REQUIREMENTS:
A - Translate this sentence from the article on rapper Tracey Lee into Spanish: "Much of the project is street-centered and shows off Tracey’s lyrical and storytelling abilities."
B - Carry on the article on rapper Tracey Lee, picking up after its last sentence.

SELECTED EXTRACT:
▼▼▼
Rapper/Lawyer Tracey Lee: Leader Of the "Now" School
By Soren Baker
Like many aspiring rappers coming of age in Philadelphia in the 1980s and 1990s, Tracey Lee realized the power of the city’s DJs, who are considered by many among the best of all time. The Fresh Prince had Jazzy Jeff. MC Marvelous had Cash Money. Schoolly D had Code Money. Steady B had Tat Money. In addition to providing a powerful musical connection in the studio, the DJ helped Philly rappers in another significant way.
“Because the DJ presence was so strong in Philly and that’s what we were known for, it provided a foundation for the show,” Tracey Lee says. “Philly MCs always put on a fantastic and a dynamic show to me because the DJ is so strong. It enabled that kind of chemistry [between the rapper and the DJ], and the showmanship to illuminate even more because you can play off of something or somebody that are spinning these records.”
Tracey Lee kept all that in mind as he crafted what would become his debut album, 1997’s Many Facez. Much of the project is street-centered and shows off Tracey’s lyrical and storytelling abilities. But he became famous for “The Theme (It’s Party Time),” a festive, feel-good track. Built off several samples, including “Mt. Airy Groove” a 1982 cut by Philadelphia R&B group Pieces Of A Dream, “The Theme” stands as Tracey Lee’s biggest hit and his signature song.
▲▲▲
INFORMATION SHOWN:
▼▼▼
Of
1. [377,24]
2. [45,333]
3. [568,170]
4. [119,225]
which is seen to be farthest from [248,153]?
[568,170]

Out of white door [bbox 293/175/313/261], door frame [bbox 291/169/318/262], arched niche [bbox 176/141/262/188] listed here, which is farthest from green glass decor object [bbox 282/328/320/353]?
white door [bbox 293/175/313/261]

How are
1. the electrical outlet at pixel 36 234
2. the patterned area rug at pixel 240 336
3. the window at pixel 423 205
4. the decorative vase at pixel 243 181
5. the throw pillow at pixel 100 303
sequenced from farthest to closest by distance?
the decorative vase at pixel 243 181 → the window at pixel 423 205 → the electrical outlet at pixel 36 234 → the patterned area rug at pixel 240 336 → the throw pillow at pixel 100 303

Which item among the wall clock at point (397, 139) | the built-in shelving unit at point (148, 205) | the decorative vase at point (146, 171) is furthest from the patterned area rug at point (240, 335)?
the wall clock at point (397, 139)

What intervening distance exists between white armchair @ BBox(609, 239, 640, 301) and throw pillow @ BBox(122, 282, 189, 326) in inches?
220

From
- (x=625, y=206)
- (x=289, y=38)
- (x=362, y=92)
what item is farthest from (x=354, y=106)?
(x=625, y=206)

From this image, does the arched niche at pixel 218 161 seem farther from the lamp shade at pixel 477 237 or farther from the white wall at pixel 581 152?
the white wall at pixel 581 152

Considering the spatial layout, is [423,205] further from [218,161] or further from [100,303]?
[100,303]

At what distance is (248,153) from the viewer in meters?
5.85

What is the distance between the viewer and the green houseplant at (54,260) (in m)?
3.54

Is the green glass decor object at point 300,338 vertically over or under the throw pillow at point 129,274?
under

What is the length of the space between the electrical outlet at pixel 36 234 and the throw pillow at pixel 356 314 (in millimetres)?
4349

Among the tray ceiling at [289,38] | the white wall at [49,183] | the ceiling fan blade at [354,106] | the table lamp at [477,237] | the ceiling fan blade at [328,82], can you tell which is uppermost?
▲▲▲
RESULTS FOR EACH TASK:
A - Gran parte del proyecto se centra en la calle y muestra las habilidades líricas y narrativas de Tracey.

B -
“In Philly, it was a home run and I knew it would be,” says Tracey Lee, who was joined on stage by DJ Parlay. “When you first hear the scratches, it's automatic. They know where that’s coming from. But stylistically in regards to the performance, of course the hook is call and response all day. Even, ‘It’s party time.’ That’s a go-go reference right there.”
Tracey Lee’s aunt lived in Temple Hills, Maryland, about four miles Southeast of Washington, DC, the epicenter of go-go, and was a fan of the music. Then, one of his classmates showed him the video of Go Go Live at the Capital Centre, a landmark 1987 go-go concert in Landover, Maryland. It was a transformative moment.
“Oh my God,” Tracey Lee says. “That is what turned me out. That’s the tape that made me be like, ‘Oh, I'm definitely going to D.C. I'm definitely going to Howard.’ It just turned me on to another culture.”
While studying at Howard University, Tracey Lee met Deric “D-Dot” Angellitie and Ron “Amen-Ra” Lawrence, then-emerging producers who took him under their wing. The future Bad Boy Entertainment superproducers crafted “The Theme (It’s Party Time)” and D-Dot served as associate executive producer of Many Facez.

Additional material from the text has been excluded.